FIGURE 1 Regionsof the world where malaria is endemic.

The problem of malaria can be tackled on two fronts: (1) by attacking the mosquito vector to reduce rates of transmission and (2) by prevention and treatment of infection in the human host. Measures such as insecticide spraying and the use of insecticide-impregnated bednets have produced some reduction in transmission although insect resistance is a developing problem. The prospects for human immunization against malaria have received much attention but suitable vaccines have not been produced as yet.
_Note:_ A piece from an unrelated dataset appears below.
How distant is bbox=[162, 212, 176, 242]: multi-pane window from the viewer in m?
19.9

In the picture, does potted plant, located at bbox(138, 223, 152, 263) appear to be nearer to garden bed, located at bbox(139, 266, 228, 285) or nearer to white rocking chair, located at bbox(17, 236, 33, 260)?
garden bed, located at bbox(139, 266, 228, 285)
At present, therefore, our defence against the parasite relies on the use of several classes of prophylactic or curative drugs. The mechanism of action of some of these drugs is known (e.g., the inhibitors of folate synthesis, the sulfonamides and sulfones, and the folate antagonists proguanil and pyrimethamine). However, the activity of many agents, including chloroquine, the mainstay of antimalarial chemotherapy for over 40 years, is poorly understood. Unfortunately, the effectiveness of our current arsenal of antimalarial compounds is increasingly compromised by the spread of resistant parasites. This makes it essential that new targets are sought to intervene in crucial biochemical pathways in the parasite. Inhibitors for the specific blockade of such targets may then be designed to develop the next generation of drugs to combat this scourge of human health.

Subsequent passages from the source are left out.